I climbed out of the fireplace and looked at the brick. There was no more of that blue substance on the brick in my hands. In the back, there was a slender groove, smaller in diameter than a pencil, with something white wedged into it. I pried the white object free. It was a dense cylinder of rolled paper.
The brick discarded, I found the edge of the paper and unrolled it. It was another note.
To understand what has happened to us, you must believe something unbelievable.
Magic is real.
It has been used to hurt us, and it can be used to fix what is wrong with us.
The magic follows this format. 3 symbols and one source of power, in an unbroken circle, created and joined with intention.
Draw this to see for yourself.
In the empty space add some ash for power.
A flame for outcome.
A hand for direction.
A blue jay for color.
Remember we have sacrificed so much for the knowledge. Protect it with your life.
There was a circle reminiscent of the rubbing in the floorboard. I blinked.
I was still looking at the symbol in the note.
It wasn’t exactly the same though. The top left was blank, where the ash would go presumably. The top right had a flame; the bottom right a hand; the bottom left a bird, the blue jay if the note was to be believed.
I rubbed my finger in the soot from the fireplace and sat back to draw the symbol on the floor.
A circle the size of a dinner plate centered between my legs. I created my horizontal and vertical lines to break it into four segments. Then set to work on the symbols. I didn’t consider myself much of an artist, but the images I thought would be a poor approximation at best were eerily similar to the note’s sample. I reached in and pinched some ash between my fingers.
I leaned over the symbol to smudge the ash into the empty section. As soon as I had swiped once I was startled at the intense heat on my chest.

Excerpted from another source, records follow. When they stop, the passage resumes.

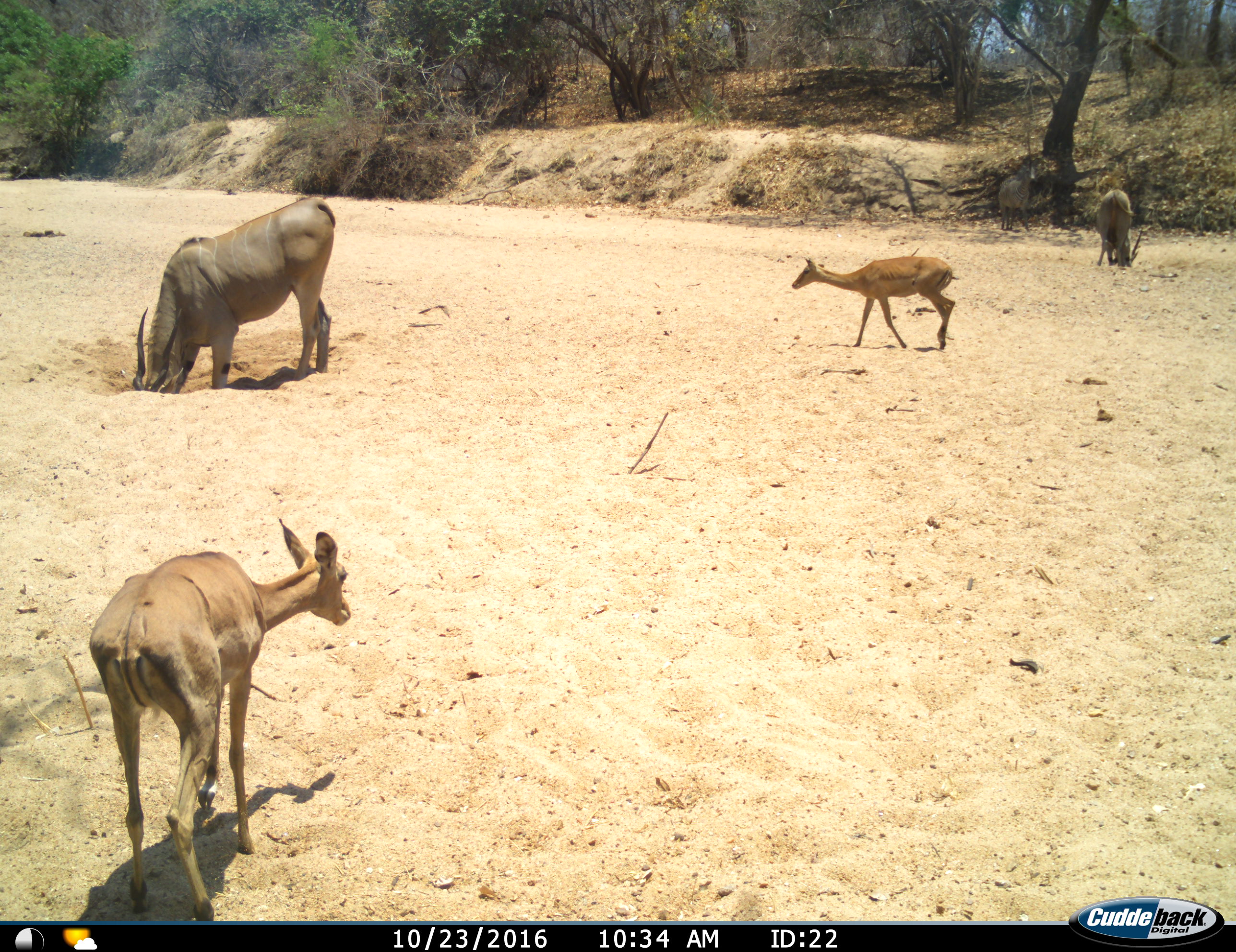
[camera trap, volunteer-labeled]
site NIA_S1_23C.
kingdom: Animalia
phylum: Chordata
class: Mammalia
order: Artiodactyla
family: Bovidae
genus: Tragelaphus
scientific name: Tragelaphus oryx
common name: eland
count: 2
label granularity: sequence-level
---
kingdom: Animalia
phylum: Chordata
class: Mammalia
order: Artiodactyla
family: Bovidae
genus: Aepyceros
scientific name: Aepyceros melampus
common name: impala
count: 2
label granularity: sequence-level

In the center of the symbol was a blue flame. There was a blue fire. There was a blue fire on the hardwood floor. Fire! I scrambled back until the couch was at my back. I kicked myself around and turned to smother the flame with a throw blanket. When I turned back towards the fire, blanket in hand, it was gone. There was a scorch mark in the center of the symbol. The symbols in the burned part of the floor were etched into the hardwood as though I had carved them with a knife. Cautiously I reached towards the black mark. It was still very hot, but not injuriously so. What had caused the flame to go out? A smudge in the bottom right corner caught my eye. I checked the bottoms of my feet. On my right foot was a smudge of black soot joining the flour. I had broken the circle and the flame had gone out.
The state of the living room floor settled over me. John was not going to believe this, that magic was real. Hopefully that discovery would take the sting out of the ruined hardwood. Maybe there was a spell for that as well.
Looking at the fire spell, if that was the right word, I had trouble wrapping my head around it. I couldn’t help but think about the symbol I had found on the floorboard. Had I “cast” that spell too? Who is the “we” and “us” referred to in the notes?
Where was the note? A moment of panic gripped my chest. Had it been burned with the magical fire? As I hopped up on my knees I heard a crinkling and saw it slightly crumpled between my knee and the floor. I picked it up with a relieved breath and held it to my chest. I couldn’t stand the thought of not seeing this to the end. I couldn’t call this all a delusion if magic was real, but I was also afraid of how I had used magic without remembering. Had I cast a spell on John? Had I cast a spell on myself? Was it why I was sick?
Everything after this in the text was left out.